With its innovative, energy-efficient sand blasting system, BMF GmbH – Bernstein Mechanische Fertigung from Grüna has not only won innovation awards at state and federal level since its foundation in 2007, but has also convinced many customers. In an interview with VDMA AM, Managing Director Ronny Bernstein explains the increasingly networked after-treatment technology, BMF’s dual role in additive manufacturing and its claim to be a problem solver.
Can you briefly introduce your BMF GmbH to us?
Ronny Bernstein: We started as a parts manufacturer in 2007 and invested over one million euros in machinery right from the start. Soon afterwards we started to develop our own products and machines, which were very well received by the market. Today we have over 20 employees – including four master craftsmen and four engineers – and work with many OEMs. Our main focus is on smaller series and prototypes made of rather rarely used materials. We see ourselves as problem solvers. This claim is also the origin of our machine developments in the field of surface finishing.
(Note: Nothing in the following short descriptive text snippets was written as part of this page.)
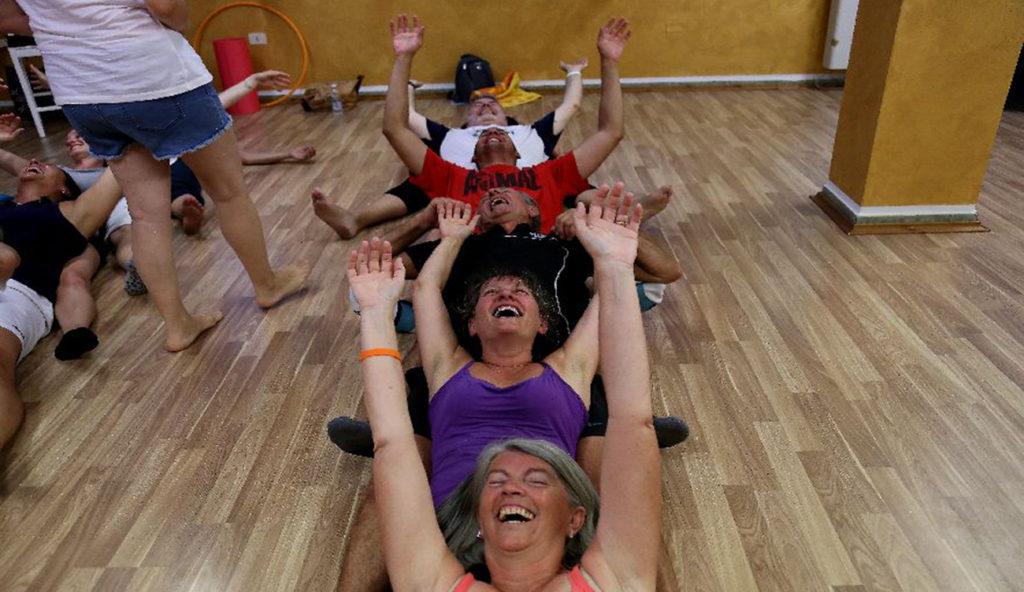 Yoga della Risata2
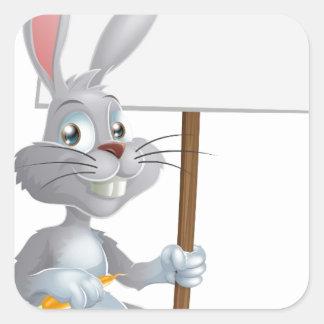 Muestra blanca del conejo de conejito de pascua colcomania cuadrada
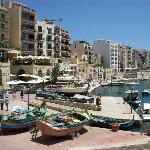 Spinola Bay, Within Walking Distance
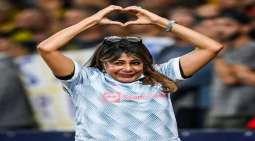 شاھد فیدیو : سقوط موظفة أمن استاد ذی سویس خلال مباراة بتسدیدة رونالدو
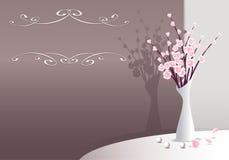 Elegante Achtergrond met bloemen in vaas en parels Stock Afbeeldingen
How is your company involved in additive value chains?
Bernstein: On the one hand, through our sand blasting systems, which can hold up to 100 parts simultaneously and ensure uniform surface quality even with complex geometries. For the blasting process, the components are mounted on a quick-change system and then move on a conical orbit around a rotating blast wheel. A superposition of rotary and swivel movements ensures that the workpieces are blasted uniformly from all sides. They are virtually guided through a cloud of abrasive. The process is fully automated. The quality is no longer dependent on the qualification or daily form of the operator. Up to now, the high-tech printing processes have been followed by reworking using 150-year-old technology. It is not uncommon for the component quality to suffer in the process. A further advantage of our sand blasting is the up to 90 percent lower energy requirement compared to conventional
compressed air blasting technology. We have received various awards for this, including the Saxon State Prize for Innovation and the Federal Prize for outstanding innovative achievements for the craftsmanship.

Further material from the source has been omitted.